BEGIN DATA TO EXAMINE

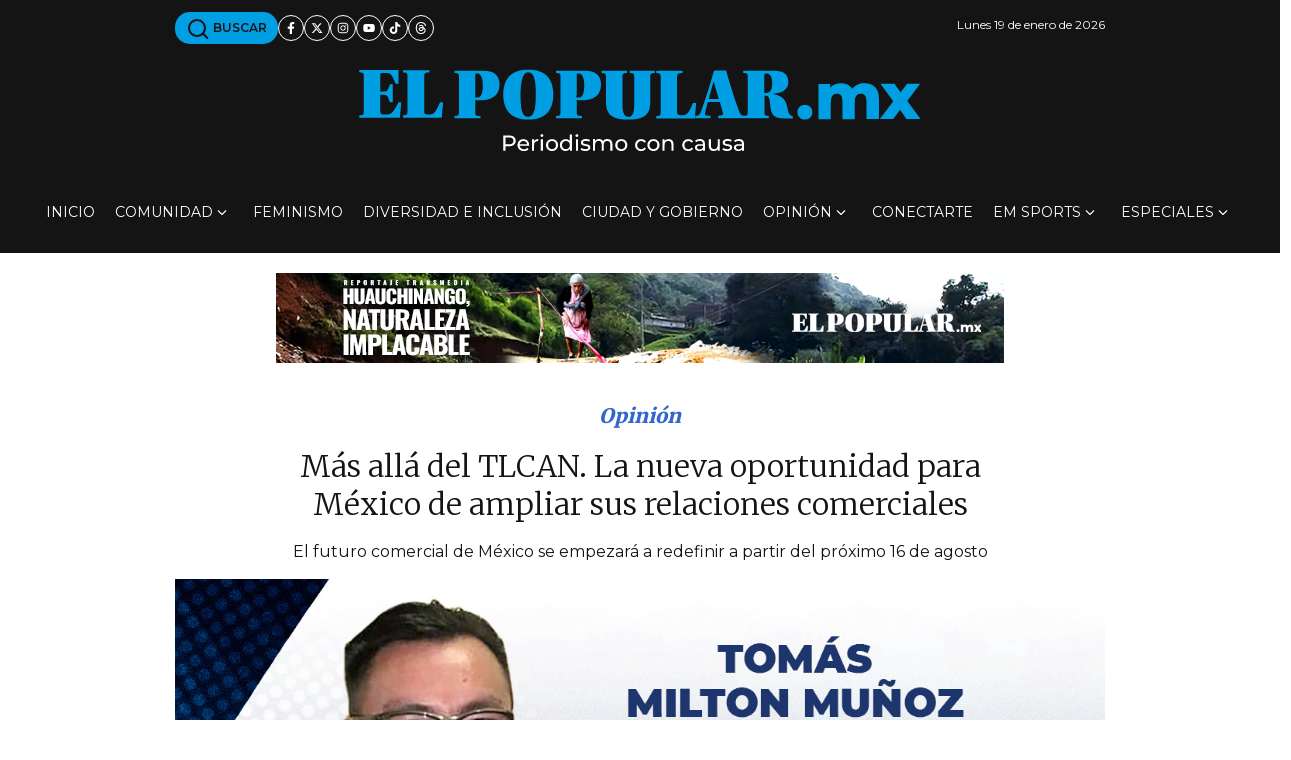

--- FILE ---
content_type: application/javascript; charset=utf-8
request_url: https://fundingchoicesmessages.google.com/f/AGSKWxXCeZbnnylZQOO4yTG9xOGvw0t3Kq3b6x-PLftRqAJBqIM-jZlLJApBbxEKs2XXW_tvt6zaqjTH8FqXhrxWhi_rhYWiMgL4PLpV_YsJGuAzC_RShYFIsvNaqIgjuLrFzMBuEDgc_CEuMqVo_IKmlwSADDcOmv9PNm5zI9bdhzjyWCFzeDogJkNmfeW_/_/responsive_dfp./480x030_/secureads./advertpixelmedia1./700x250.
body_size: -1291
content:
window['9b852eed-09fd-49b4-b34d-f16bf67a2da0'] = true;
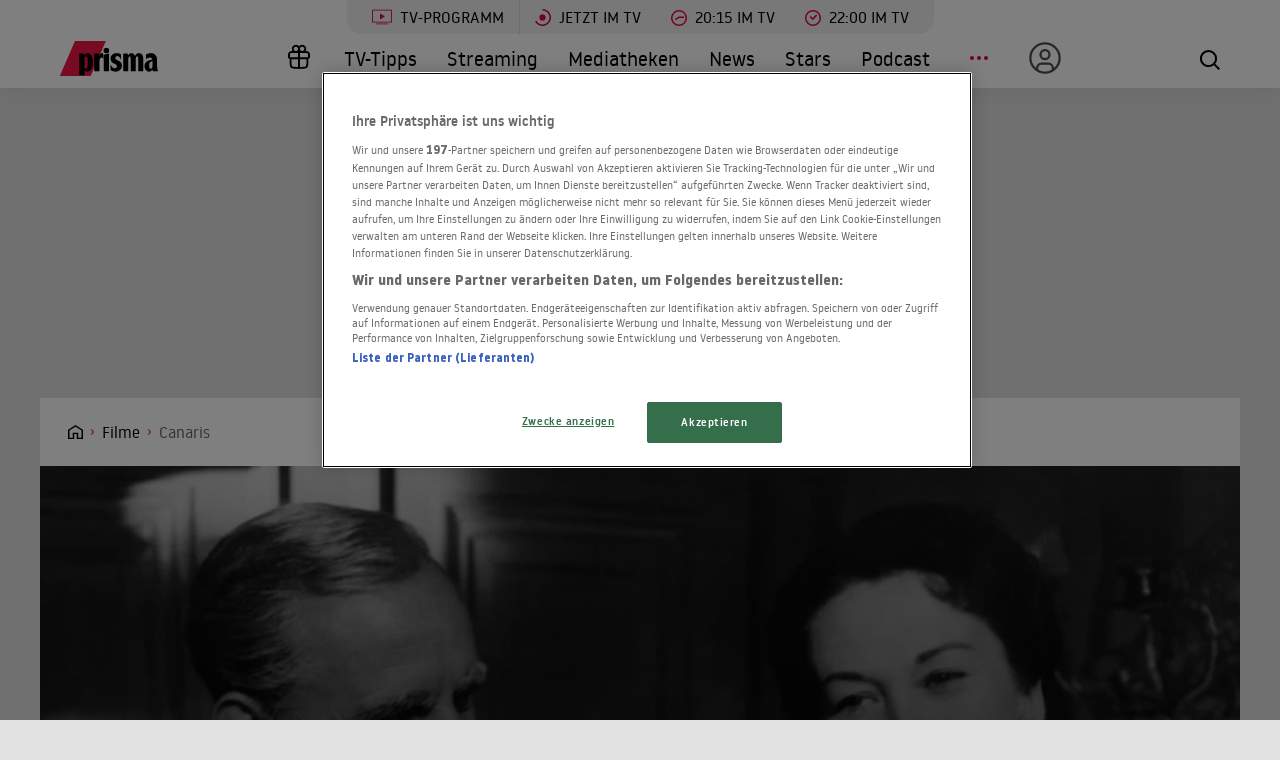

--- FILE ---
content_type: application/x-javascript
request_url: https://rp.my.onetrust.eu/cdn/cookies/consent/019aa62e-ee9c-7e5b-89e9-844026a11d32/019aa62e-ee9c-7e5b-89e9-844026a11d32.json
body_size: 1372
content:
{"CookieSPAEnabled":false,"CookieSameSiteNoneEnabled":false,"CookieV2CSPEnabled":false,"MultiVariantTestingEnabled":false,"UseV2":true,"MobileSDK":false,"SkipGeolocation":false,"ScriptType":"PRODUCTION","Version":"202512.1.0","OptanonDataJSON":"019aa62e-ee9c-7e5b-89e9-844026a11d32","GeolocationUrl":"https://rp.my.onetrust.eu/geolocation/cookies/v1/location","BulkDomainCheckUrl":"https://rp.my.onetrust.eu/bannersdk/cookies/v1/domaingroupcheck","RuleSet":[{"Id":"019ae9ee-ce4b-7910-b3e8-0ab5fedd262d","Name":"Global Audience","Countries":["pr","ps","pw","py","qa","ad","ae","af","ag","ai","al","am","ao","aq","ar","as","au","aw","az","ba","bb","rs","bd","ru","bf","rw","bh","bi","bj","bl","bm","bn","bo","sa","sb","bq","br","sc","bs","sd","bt","sg","bv","sh","bw","by","sj","bz","sl","sn","so","ca","sr","cc","ss","st","cd","cf","sv","cg","ch","sx","ci","sy","sz","ck","cl","cm","cn","co","tc","cr","td","tf","cu","tg","cv","th","cw","cx","tj","tk","tl","tm","tn","to","tr","tt","tv","tw","dj","tz","dm","do","ua","ug","dz","um","us","ec","eg","eh","uy","uz","va","vc","er","et","ve","vg","vi","vn","vu","fj","fk","fm","fo","wf","ga","gb","ws","gd","ge","gg","gh","gi","gl","gm","gn","gq","gs","gt","gu","gw","gy","xk","hk","hm","hn","ye","ht","id","il","im","in","io","za","iq","ir","zm","je","zw","jm","jo","jp","ke","kg","kh","ki","km","kn","kp","kr","kw","ky","kz","la","lb","lc","lk","lr","ls","ly","ma","md","me","mg","mh","mk","ml","mm","mn","mo","mp","mr","ms","mu","mv","mw","mx","my","mz","na","nc","ne","nf","ng","ni","np","nr","nu","nz","om","pa","pe","pf","pg","ph","pk","pm","pn"],"States":{},"LanguageSwitcherPlaceholder":{"default":"de"},"BannerPushesDown":false,"Default":true,"Global":true,"Type":"IAB2V2","UseGoogleVendors":false,"VariantEnabled":false,"TestEndTime":null,"Variants":[],"TemplateName":"Prisma_TCF2.2","Conditions":[],"GCEnable":true,"IsGPPEnabled":false,"EnableJWTAuthForKnownUsers":false}],"IabData":{"cookieVersion":"1","createdTime":"2026-01-14T10:01:15.635909843","updatedTime":"2026-01-14T10:01:15.635918579","cmpId":"28","cmpVersion":"1","consentScreen":"1","consentLanguage":null,"vendorListVersion":0,"maxVendorId":0,"encodingType":"0","globalVendorListUrl":"https://rp.my.onetrust.eu/cdn/cookies/vendorlist/iabData.json"},"IabV2Data":{"cookieVersion":"1","createdTime":"2026-01-14T10:01:15.664753926","updatedTime":"2026-01-14T10:01:15.664763502","cmpId":"28","cmpVersion":"1","consentScreen":"1","consentLanguage":null,"vendorListVersion":0,"maxVendorId":0,"encodingType":"0","globalVendorListUrl":"https://rp.my.onetrust.eu/cdn/cookies/vendorlist/iab2Data.json"},"Iab2V2Data":{"cookieVersion":"1","createdTime":"2026-01-14T10:01:15.696673344","updatedTime":"2026-01-14T10:01:15.696682568","cmpId":"28","cmpVersion":"1","consentScreen":"1","consentLanguage":null,"vendorListVersion":141,"maxVendorId":0,"encodingType":"0","globalVendorListUrl":"https://rp.my.onetrust.eu/cdn/cookies/vendorlist/iab2V2Data.json"},"GoogleData":{"vendorListVersion":117,"googleVendorListUrl":"https://rp.my.onetrust.eu/cdn/cookies/vendorlist/googleData.json"},"ScriptDynamicLoadEnabled":false,"TenantFeatures":{"CookieV2BannerFocus":true,"CookieV2RejectAll":true,"CookieV2TargetedTemplates":true,"CookieV2GPC":true,"CookieV2GeolocationJsonApi":true,"CookieV2TCF21":true,"CookieV2SkipCategory":true,"CookieV2BannerLogo":true,"ConsentStoreConsentStrings":true,"features.cmp-amazon-consent-Signal":true,"CookieV2AssignTemplateRule":true,"MobileAuthenticatedConsents":true,"CookieV2MicrosoftUET":true,"CookieV2GCMDMA":true,"CookieV2RemoveSettingsIcon":true,"CookieV2NewConsentReceiptAPI":true,"CookieV2GeneralVendors":true,"CookieV2GPP":true},"IsSuppressBanner":false,"IsSuppressPC":false,"PublisherCC":"UK","Domain":"prisma.de","TenantGuid":"6ed58f33-6cab-4dc5-97b5-45a023067b6f","EnvId":"app-eu-prod","RemoteActionsEnabled":false,"GeoRuleGroupName":"Prisma_TCF2.2","GATrackToggle":false,"GATrackAssignedCategory":"","WebFormIntegrationEnabled":false,"WebFormSrcUrl":"","WebFormWorkerUrl":"","GppData":{"cmpId":"28"},"AuthenticatedConsent":false,"AuthenticatedLoggedOutConsent":false,"CDNLocation":"https://rp.my.onetrust.eu/cdn/cookies","RootDomainConsentEnabled":false,"RootDomainUrl":"","LanguageDetectionEnabled":true,"LanguageDetectionByHtml":false,"DataLanguage":"","DisclosureCDNUrl":"https://rp.my.onetrust.eu/cdn/cookies/vendorlist/DeviceStorageDisclosureData","SEOOptimization":false,"PartitionedCookieEnabled":false,"BannerRefreshAfterCallToActionEnabled":false}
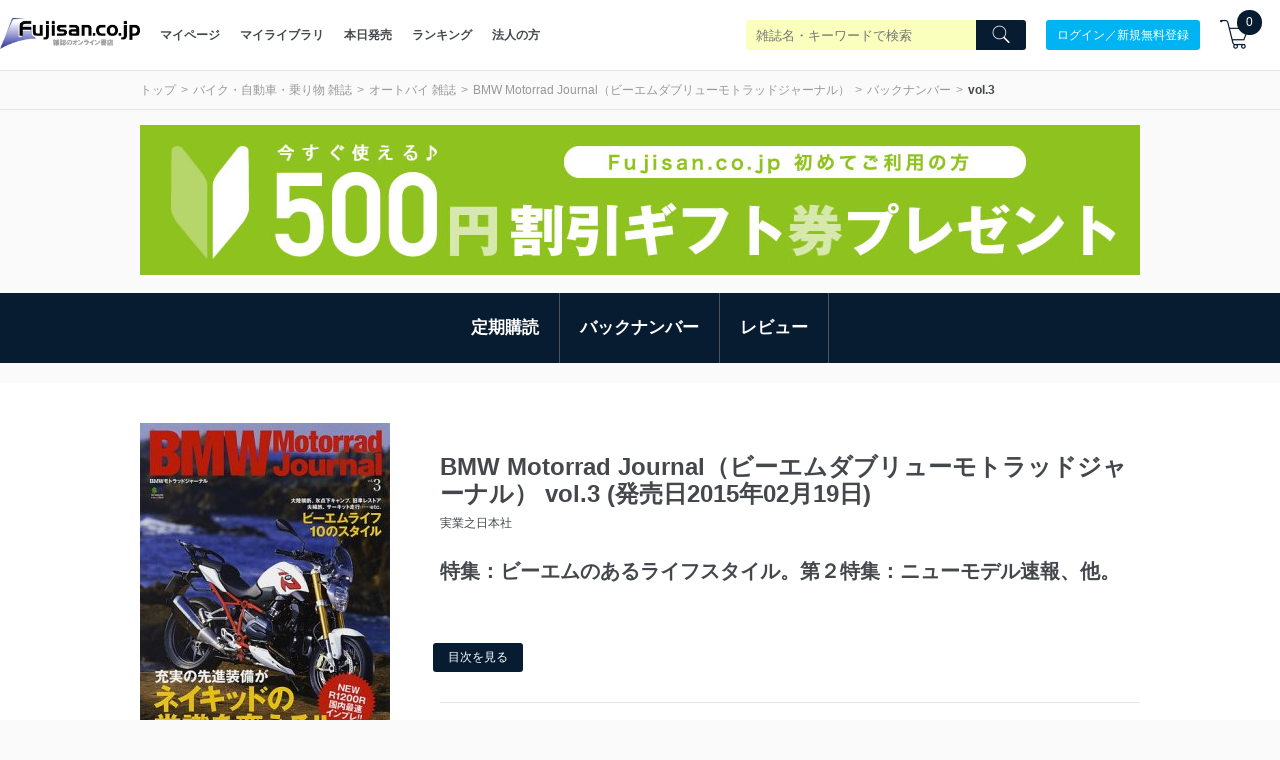

--- FILE ---
content_type: text/plain; charset=utf-8
request_url: https://events.getsitectrl.com/api/v1/events
body_size: 559
content:
{"id":"66f9b13556f4c6e3","user_id":"66f9b13556fd01f9","time":1769103218011,"token":"1769103218.e17589423f061e808f9f35ce90b88338.9e7b53a69b49196105d2e2cd7778d8be","geo":{"ip":"18.221.130.116","geopath":"147015:147763:220321:","geoname_id":4509177,"longitude":-83.0061,"latitude":39.9625,"postal_code":"43215","city":"Columbus","region":"Ohio","state_code":"OH","country":"United States","country_code":"US","timezone":"America/New_York"},"ua":{"platform":"Desktop","os":"Mac OS","os_family":"Mac OS X","os_version":"10.15.7","browser":"Other","browser_family":"ClaudeBot","browser_version":"1.0","device":"Spider","device_brand":"Spider","device_model":"Desktop"},"utm":{}}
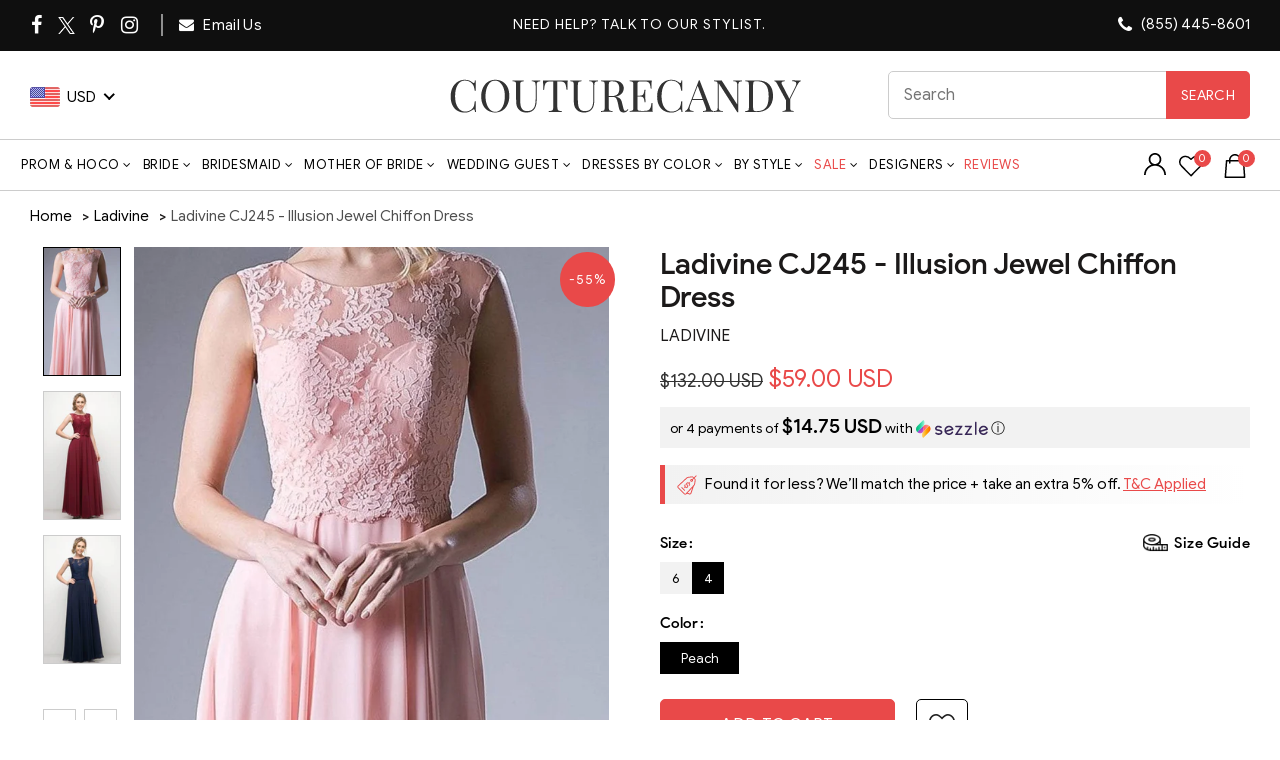

--- FILE ---
content_type: text/html; charset=UTF-8
request_url: https://api.reviews.io/json-ld/product/richsnippet?sku=ladivine-cj245%3Bladi_CJ245-BURGUNDY-6%3Bladi_CJ245-NAVY-4%3Bladi_CJ245-PEACH-4%3Bladi_CJ245-PEACH-6%3B40320286130259%3B40320286163027%3B40320286195795%3B40320286228563&store=couturecandy-com&url=https://www.couturecandy.com/products/ladivine-cj245&data=true
body_size: 225
content:
{
	"@context" : "http://schema.org",
	"@type" : "Product"

  			
		    ,"name" : "Ladivine CJ245 - Illusion Jewel Chiffon Dress 6 / Burgundy",
		"image" : "https://cdn.shopify.com/s/files/1/0144/7018/5017/products/ladivine-cj245-evening-dresses-6-burgundy-31325369925715.jpg?v=1752500158",
				"sku" : "ladi_CJ245-BURGUNDY-6"
		    
}
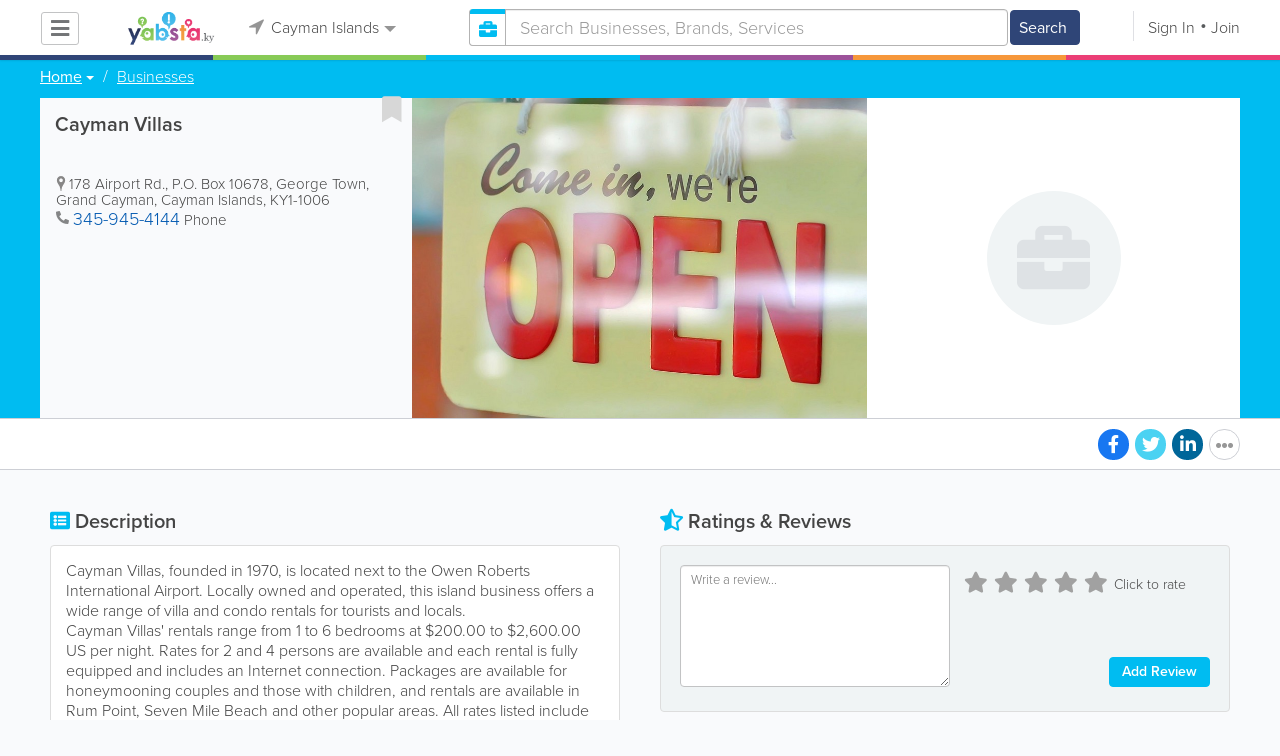

--- FILE ---
content_type: text/html; charset=utf-8
request_url: https://www.google.com/recaptcha/api2/aframe
body_size: -88
content:
<!DOCTYPE HTML><html><head><meta http-equiv="content-type" content="text/html; charset=UTF-8"></head><body><script nonce="0sooY40pPLHqRzsHmuvJTA">/** Anti-fraud and anti-abuse applications only. See google.com/recaptcha */ try{var clients={'sodar':'https://pagead2.googlesyndication.com/pagead/sodar?'};window.addEventListener("message",function(a){try{if(a.source===window.parent){var b=JSON.parse(a.data);var c=clients[b['id']];if(c){var d=document.createElement('img');d.src=c+b['params']+'&rc='+(localStorage.getItem("rc::a")?sessionStorage.getItem("rc::b"):"");window.document.body.appendChild(d);sessionStorage.setItem("rc::e",parseInt(sessionStorage.getItem("rc::e")||0)+1);localStorage.setItem("rc::h",'1769290112034');}}}catch(b){}});window.parent.postMessage("_grecaptcha_ready", "*");}catch(b){}</script></body></html>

END DATA TO EXAMINE

ABOUT THIS TASK: Could the lines from the top of the material through the line with "content_type: application/x-javascript" be repeated exactly, pictures left out?

RESULT OF THIS EXERCISE:
--- FILE ---
content_type: application/javascript; charset=utf-8
request_url: https://fundingchoicesmessages.google.com/f/AGSKWxXCeZbnnylZQOO4yTG9xOGvw0t3Kq3b6x-PLftRqAJBqIM-jZlLJApBbxEKs2XXW_tvt6zaqjTH8FqXhrxWhi_rhYWiMgL4PLpV_YsJGuAzC_RShYFIsvNaqIgjuLrFzMBuEDgc_CEuMqVo_IKmlwSADDcOmv9PNm5zI9bdhzjyWCFzeDogJkNmfeW_/_/responsive_dfp./480x030_/secureads./advertpixelmedia1./700x250.
body_size: -1291
content:
window['9b852eed-09fd-49b4-b34d-f16bf67a2da0'] = true;

--- FILE ---
content_type: application/x-javascript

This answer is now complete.